APPLY WHAT YOU READ
#1 Rewrite the passage of the Anne Ector Pleasant biography from "Anne Ector Pleasant (April" to "a federal issue.", renaming "Pleasant Hall" as "Ector Hall".
#2 Go on with the biography of Anne Ector Pleasant, picking up after its final sentence.

- 1932
- Born: Anne Ector April 16, 1878 Marshall, Texas
- Died: September 13, 1934 (aged 56) Shreveport, Louisiana
- Other names: Anne Ector, Anne Pleasant
- Occupations: teacher, First Lady of Louisiana
- Years active: 1899-1934

= Anne Ector Pleasant =

American school teacher

Anne Ector Pleasant (April 16, 1878 – September 13, 1934) was an American school teacher and founder of the private school Pleasant Hall in Shreveport which operated for more than fifty years. Between 1916 and 1920, she was the First Lady of Louisiana and though she supported women's suffrage, she was not in favor of passage of the Nineteenth Amendment, believing voting rights were a state rather than a federal issue.

==Early life==
Anne Ector was born on April 16, 1878, in Marshall, Texas to Sarah Parish "Sally" (née Chew) and General Matthew D. Ector. Her father was a brigadier general in the Confederate States Army, who was wounded during the Atlanta campaign in 1864 and then returned to Texas where he served as a judge. At the time of his death in 1879, he was the presiding judge of the Court of Appeals. Her mother was originally from Kentucky and after her husband's death raised Anne and her siblings, Helen, Walker and William. Ector attended Belwood Seminary in Anchorage, Kentucky and went on to further her schooling at the Sam Houston Normal Institute in Huntsville, Texas, graduating in 1899.

GIVEN DATA
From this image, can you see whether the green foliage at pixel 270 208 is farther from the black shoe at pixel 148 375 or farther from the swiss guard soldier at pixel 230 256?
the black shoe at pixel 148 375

ANSWERS TO THE TASKS
#1
Anne Ector Pleasant (April 16, 1878 – September 13, 1934) was an American school teacher and founder of the private school Ector Hall in Shreveport which operated for more than fifty years. Between 1916 and 1920, she was the First Lady of Louisiana and though she supported women's suffrage, she was not in favor of passage of the Nineteenth Amendment, believing voting rights were a state rather than a federal issue.

#2
==Career==
After completing her education, Ector began teaching in Texas and taught for several years until her marriage on February 14, 1906, to Ruffin Pleasant, who was the city attorney for Shreveport, Louisiana. After her marriage, Pleasant was active in the woman's club movement, serving as president of the district Federation of Women's Clubs, while her husband served for six years as city attorney and then worked in private practice as a lawyer. He was appointed as assistant attorney general in 1911, causing the couple to move to New Orleans and then was made attorney general in 1912. After four years, he was elected as Governor of Louisiana. During his governorship, Pleasant was active in the suffrage movement. While she was in favor of women's suffrage, she was against the passage of the Nineteenth Amendment to the United States Constitution, believing that states, rather than the federal government should determine who should be eligible to vote.

In 1920, when her term as First Lady ended, the couple returned to Shreveport. Within three years, Pleasant, who had been privately tutoring students in her home, opened Pleasant Hall, a private elementary school. The school focused on basic studies in reading, writing and arithmetic, but also offered instruction in French, English grammar and both music and art. Classes were held in the couple's home, which was located at 1703 Highland Avenue, on the corner with Wyandotte Street.

Pleasant was known as an opponent of Louisiana politician Huey Long and the two had a history of oral conflicts. In 1933, she made national headlines when she sued Long, alleging that while investigating documentation on nepotism and "questionable use and disposition" of the public's taxes in government institutions, she was removed from the courthouse, arrested and slandered when Long called her a "drunken, cursing woman". Initially, she asked for $250,000, but the amended her petition to double the amount, when she felt Long was trying to intimidate her. Long tried to have the case dismissed on the grounds that under Louisiana law Pleasant could not sue in her own name, as under the state community property law, the suit would only be proper if filed in her husband's name. District Judge W. Carruth Jones rejected the argument based on similar cases that had been elevated to the Supreme Court.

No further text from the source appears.